The seed dispersal benefits provided by lemurs are essential to the regeneration success of Madagascar's largest hardwood tree species. Photo by Mathias Appel/Rice
July 2 (UPI) -- Madagascar's largest tree species are under threat. So are the island nation's iconic primates, its lemurs.
Healthy forests are essential to Madagascar's lemurs, and new research suggests the trees need healthy lemur populations to survive. They rely on each other.
"Forest loss is a huge problem in Madagascar right now, but our study suggests that just saving the trees is not enough," Amy Dunham, associate professor of biosciences at Rice University, said in a news release.
Lemurs disperse the seeds of Madagascar's largest hardwood species. And as the new research showed, lemurs are the only animals on the island large enough to ingest the seeds found inside the fruits of Madagascar's largest tree species.
During a previous survey, scientists tracked the diets of 24 groups of lemurs and their dispersal of large seeds for three years. The data showed seeds that were digested and dispersed by lemurs were more likely to sprout and develop into a sapling than seeds that simply fell from the tree.
The latest study, published this week in the International Journal of Primatology, builds on the earlier findings.
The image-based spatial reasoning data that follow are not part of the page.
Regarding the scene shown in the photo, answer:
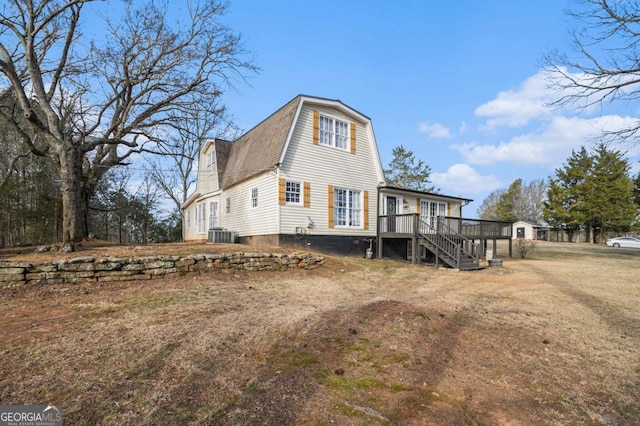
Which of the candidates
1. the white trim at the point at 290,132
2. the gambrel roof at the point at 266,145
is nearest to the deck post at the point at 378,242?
the gambrel roof at the point at 266,145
Using previous survey results, scientists built a model to simulate the process of tree regeneration in the forests of Madagascar. The models allowed scientists to measure how the loss of primate populations would impact large tree species.
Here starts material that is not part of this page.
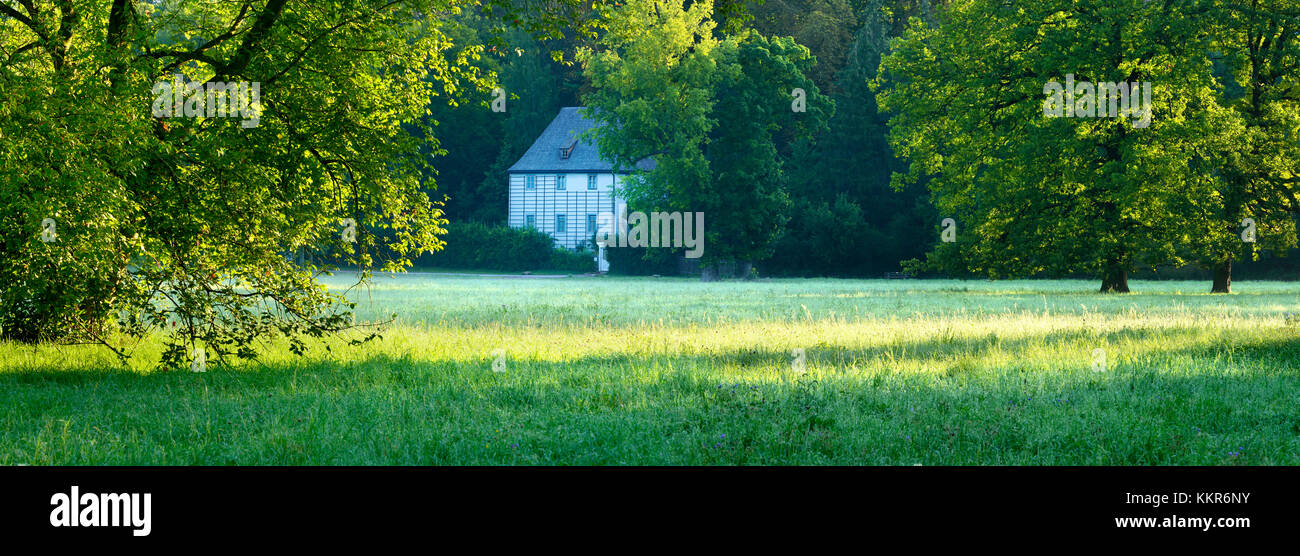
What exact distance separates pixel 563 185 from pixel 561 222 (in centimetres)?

"We found that lemurs are the primary seed dispersers of the largest canopy trees," said researcher Anecia Gentles, who graduated from Rice in May. "The models suggested that the loss of lemurs and the trees they disperse could lead to increasing abundances of smaller, fast-growing tree species with lighter wood."
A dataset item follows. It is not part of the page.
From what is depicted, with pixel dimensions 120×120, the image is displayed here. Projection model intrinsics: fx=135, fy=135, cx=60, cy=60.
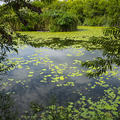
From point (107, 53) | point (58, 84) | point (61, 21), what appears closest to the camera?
point (107, 53)

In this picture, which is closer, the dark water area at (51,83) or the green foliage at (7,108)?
the green foliage at (7,108)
The largest tree species with the largest seeds would be most negatively impacted by the loss of lemurs. As a result, the ability of Madagascar's forests to sequester carbon would be diminished by the primates' decline.
The research confirms the importance of integrative conservation programs -- efforts that look to conserve important ecological relationships.
"Tropical forest ecosystems globally are threatened by the loss of large fruit-eating animals, and there's growing evidence that we need to think more holistically about conserving functioning ecosystems in order to save forests," Dunham said.